▸ **Exercise 1**: From the out-of-memory post below, repeat word for word the passage that begins at the words "Exception in thread" and stops after the words "lder.java:115)".
▸ **Exercise 2**: In the out-of-memory post below, name every distinct Java source file that the stack trace cites, listing each one only once.
▸ **Exercise 3**:
Answer these questions from the out-of-memory post below:
(a) At what time of day did the crash occur?
(b) On which port did the ObjectDB Server start?
(c) In which thread was the exception raised?

Out of memory

#1

Hi,

Today in the middle of the night ODB just crashed leaving this on console screen:

ObjectDB Server started on port 7136.
Exception in thread "ODB-StoreHandler-29" java.lang.OutOfMemoryError: GC overhead limit exceeded
        at java.lang.StackTraceElement.toString(StackTraceElement.java:157)
        at java.lang.String.valueOf(String.java:2826)
        at java.lang.StringBuilder.append(StringBuilder.java:115)
        at java.lang.Throwable.printStackTrace(Throwable.java:512)
        at com.objectdb.o.InternalException.e(InternalException.java:172)
        at com.objectdb.o.InternalException.printStackTrace(InternalException.java:149)
        at com.objectdb.o.STH.L(STH.java:649)
        at com.objectdb.o.LGR.n(LGR.java:375)

▸ **Information given**:
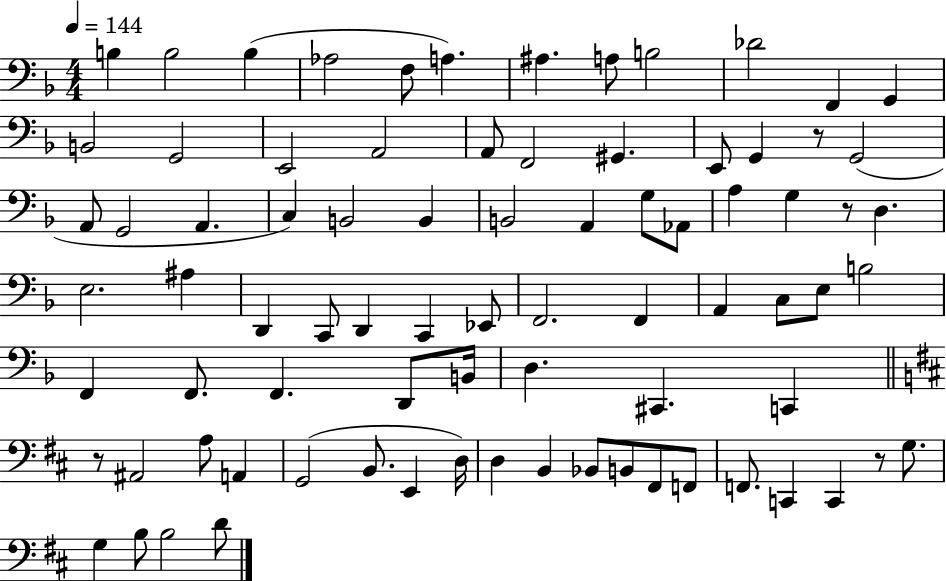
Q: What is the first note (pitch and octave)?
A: B3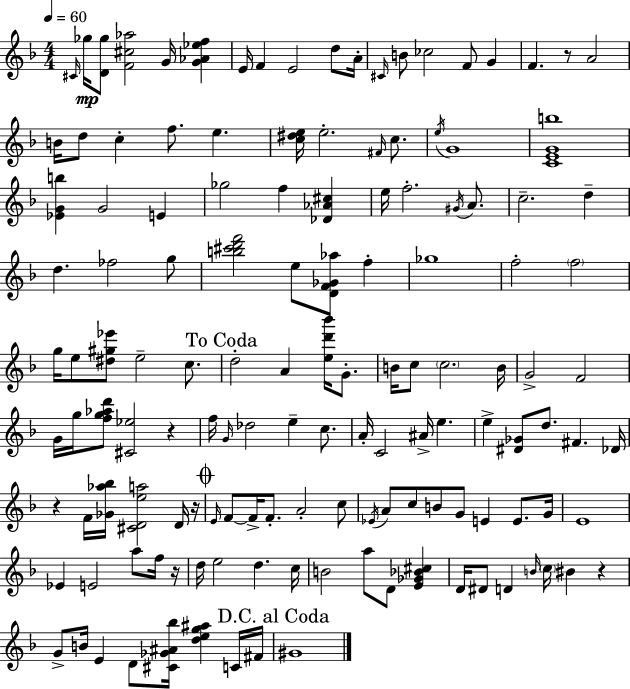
C#4/s Gb5/s [D4,Gb5]/e [F4,C#5,Ab5]/h G4/s [G4,Ab4,Eb5,F5]/q E4/s F4/q E4/h D5/e A4/s C#4/s B4/e CES5/h F4/e G4/q F4/q. R/e A4/h B4/s D5/e C5/q F5/e. E5/q. [C5,D#5,E5]/s E5/h. F#4/s C5/e. E5/s G4/w [C4,E4,G4,B5]/w [Eb4,G4,B5]/q G4/h E4/q Gb5/h F5/q [Db4,Ab4,C#5]/q E5/s F5/h. G#4/s A4/e. C5/h. D5/q D5/q. FES5/h G5/e [B5,C#6,D6,F6]/h E5/e [D4,F4,Gb4,Ab5]/e F5/q Gb5/w F5/h F5/h G5/s E5/e [D#5,G#5,Eb6]/e E5/h C5/e. D5/h A4/q [E5,D6,Bb6]/s G4/e. B4/s C5/e C5/h. B4/s G4/h F4/h G4/s G5/s [F5,G5,Ab5,D6]/e [C#4,Eb5]/h R/q F5/s G4/s Db5/h E5/q C5/e. A4/s C4/h A#4/s E5/q. E5/q [D#4,Gb4]/e D5/e. F#4/q. Db4/s R/q F4/s [Gb4,Ab5,Bb5]/s [C#4,D4,E5,A5]/h D4/s R/s E4/s F4/e F4/s F4/e. A4/h C5/e Eb4/s A4/e C5/e B4/e G4/e E4/q E4/e. G4/s E4/w Eb4/q E4/h A5/e F5/s R/s D5/s E5/h D5/q. C5/s B4/h A5/e D4/e [E4,Gb4,Bb4,C#5]/q D4/s D#4/e D4/q B4/s C5/s BIS4/q R/q G4/e B4/s E4/q D4/e [C#4,Gb4,A#4,Bb5]/s [D5,E5,G5,A#5]/q C4/s F#4/s G#4/w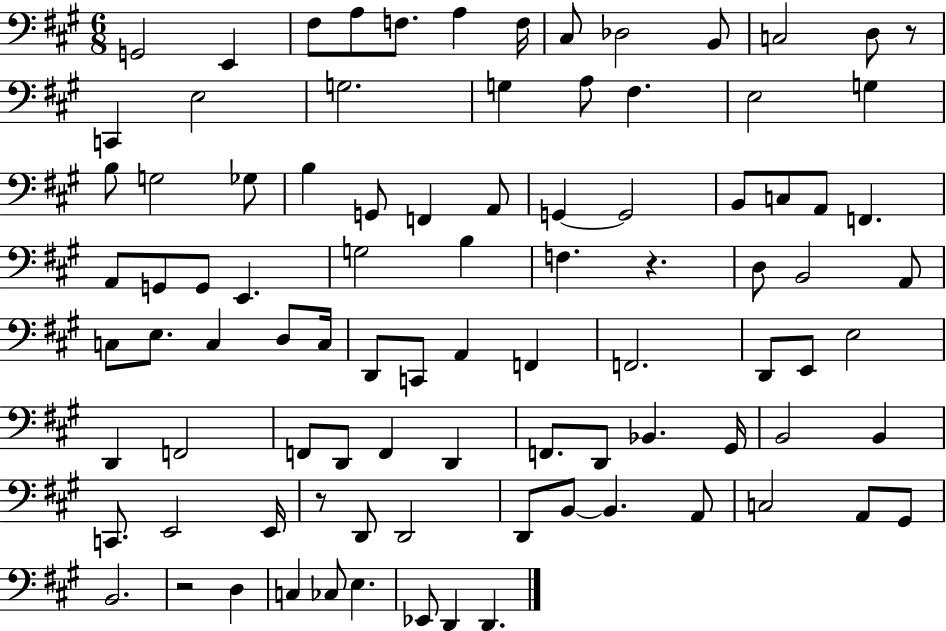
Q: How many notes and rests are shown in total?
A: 92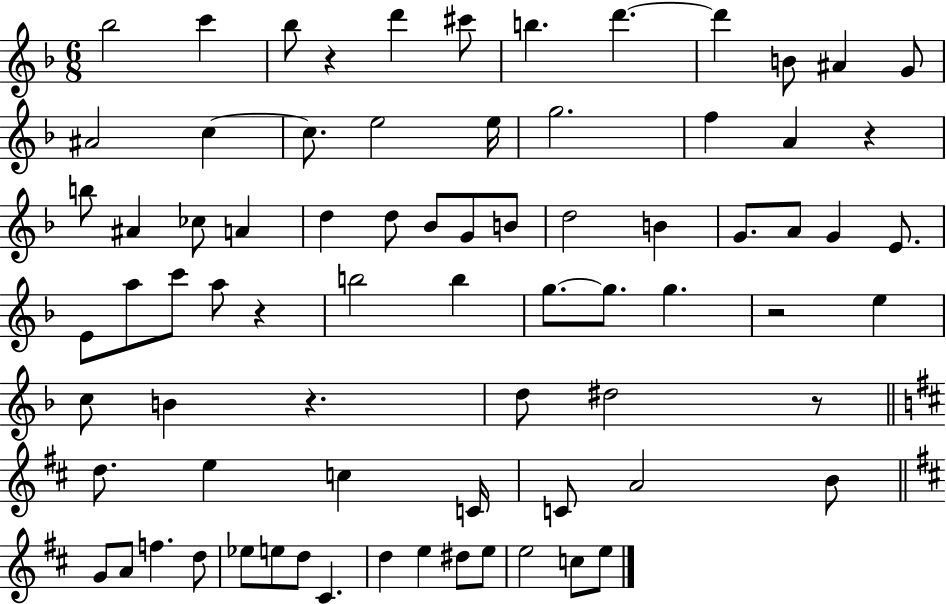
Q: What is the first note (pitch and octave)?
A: Bb5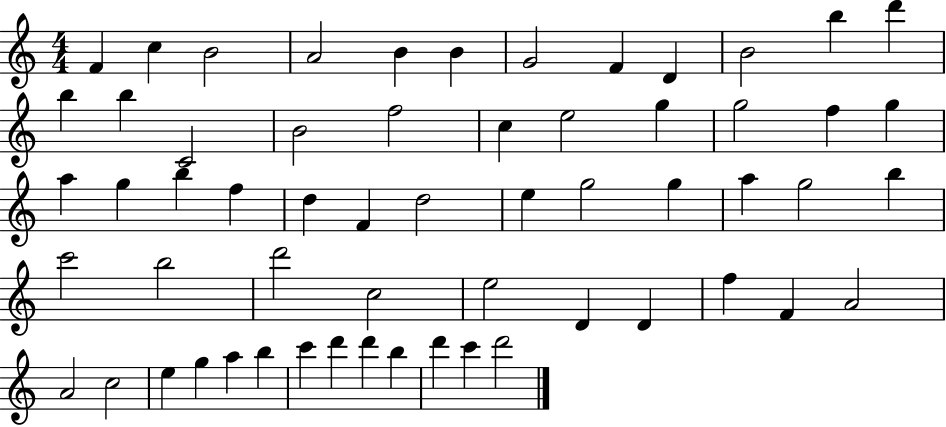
F4/q C5/q B4/h A4/h B4/q B4/q G4/h F4/q D4/q B4/h B5/q D6/q B5/q B5/q C4/h B4/h F5/h C5/q E5/h G5/q G5/h F5/q G5/q A5/q G5/q B5/q F5/q D5/q F4/q D5/h E5/q G5/h G5/q A5/q G5/h B5/q C6/h B5/h D6/h C5/h E5/h D4/q D4/q F5/q F4/q A4/h A4/h C5/h E5/q G5/q A5/q B5/q C6/q D6/q D6/q B5/q D6/q C6/q D6/h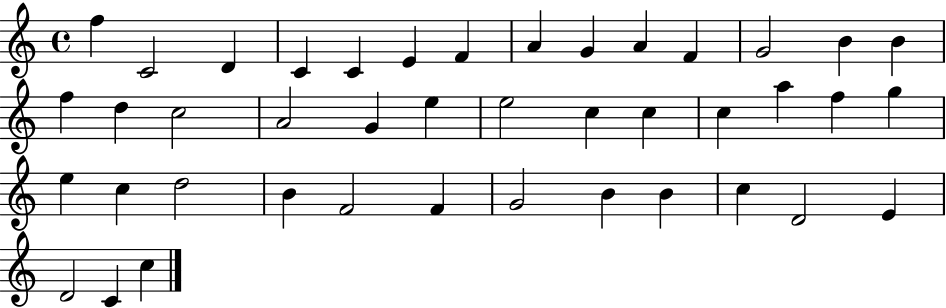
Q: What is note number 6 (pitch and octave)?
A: E4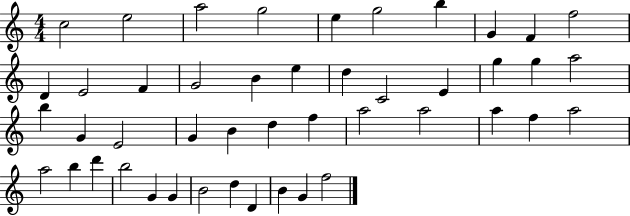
{
  \clef treble
  \numericTimeSignature
  \time 4/4
  \key c \major
  c''2 e''2 | a''2 g''2 | e''4 g''2 b''4 | g'4 f'4 f''2 | \break d'4 e'2 f'4 | g'2 b'4 e''4 | d''4 c'2 e'4 | g''4 g''4 a''2 | \break b''4 g'4 e'2 | g'4 b'4 d''4 f''4 | a''2 a''2 | a''4 f''4 a''2 | \break a''2 b''4 d'''4 | b''2 g'4 g'4 | b'2 d''4 d'4 | b'4 g'4 f''2 | \break \bar "|."
}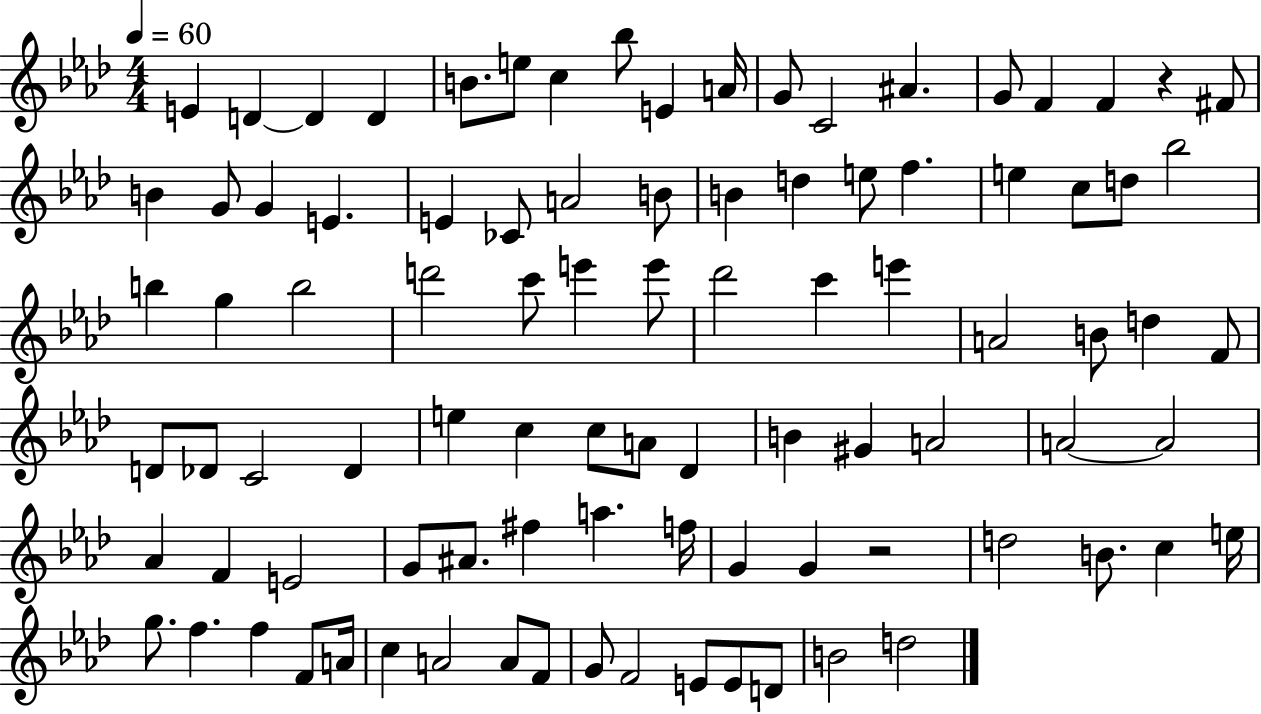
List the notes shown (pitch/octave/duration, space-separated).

E4/q D4/q D4/q D4/q B4/e. E5/e C5/q Bb5/e E4/q A4/s G4/e C4/h A#4/q. G4/e F4/q F4/q R/q F#4/e B4/q G4/e G4/q E4/q. E4/q CES4/e A4/h B4/e B4/q D5/q E5/e F5/q. E5/q C5/e D5/e Bb5/h B5/q G5/q B5/h D6/h C6/e E6/q E6/e Db6/h C6/q E6/q A4/h B4/e D5/q F4/e D4/e Db4/e C4/h Db4/q E5/q C5/q C5/e A4/e Db4/q B4/q G#4/q A4/h A4/h A4/h Ab4/q F4/q E4/h G4/e A#4/e. F#5/q A5/q. F5/s G4/q G4/q R/h D5/h B4/e. C5/q E5/s G5/e. F5/q. F5/q F4/e A4/s C5/q A4/h A4/e F4/e G4/e F4/h E4/e E4/e D4/e B4/h D5/h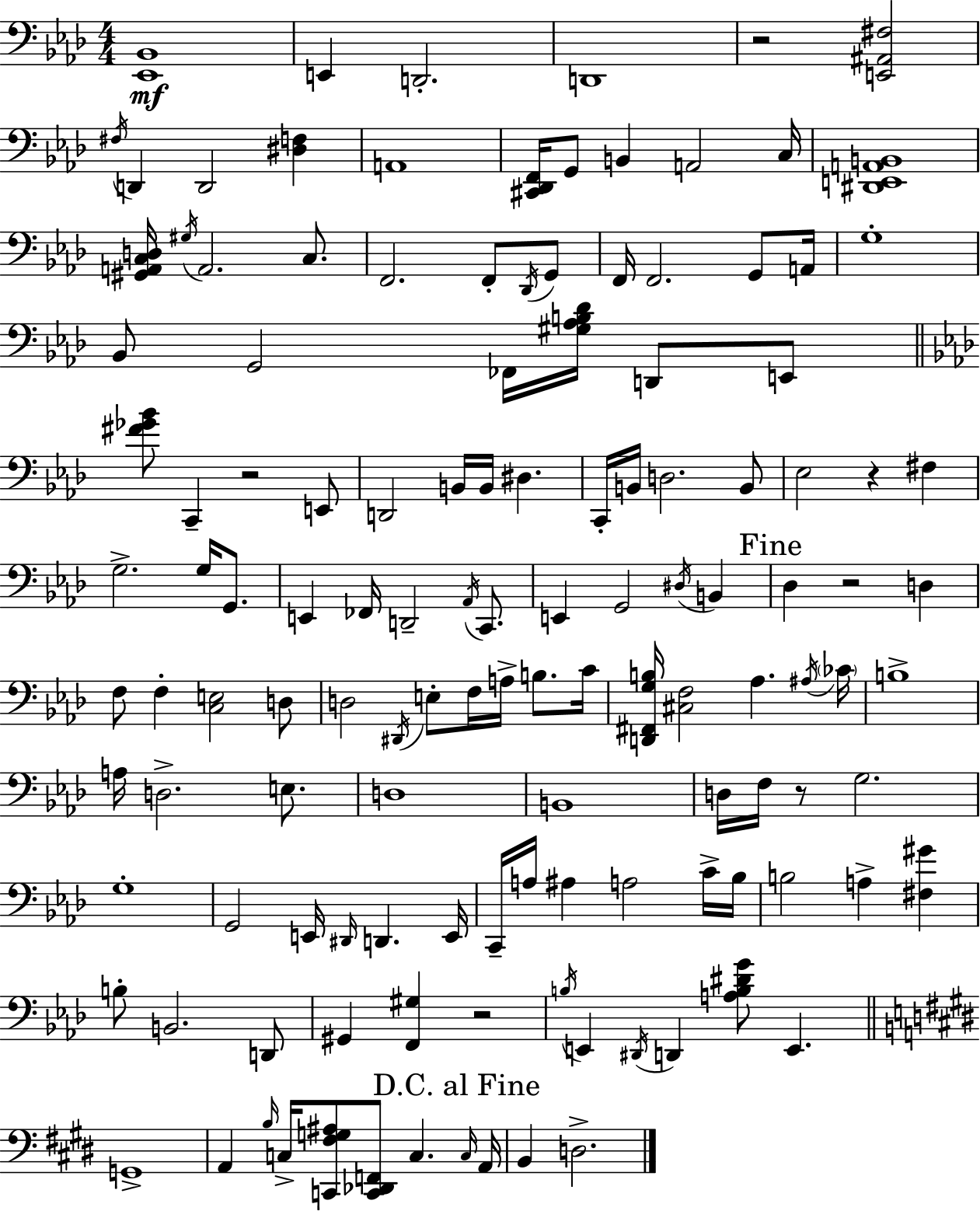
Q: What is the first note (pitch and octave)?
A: E2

▸ **Output 1**:
Exception in thread "ODB-StoreHandler-29" java.lang.OutOfMemoryError: GC overhead limit exceeded
        at java.lang.StackTraceElement.toString(StackTraceElement.java:157)
        at java.lang.String.valueOf(String.java:2826)
        at java.lang.StringBuilder.append(StringBuilder.java:115)

▸ **Output 2**:
StackTraceElement.java
String.java
StringBuilder.java
Throwable.java
InternalException.java
STH.java
LGR.java

▸ **Output 3**:
(a) In the middle of the night.
(b) Port 7136.
(c) ODB-StoreHandler-29.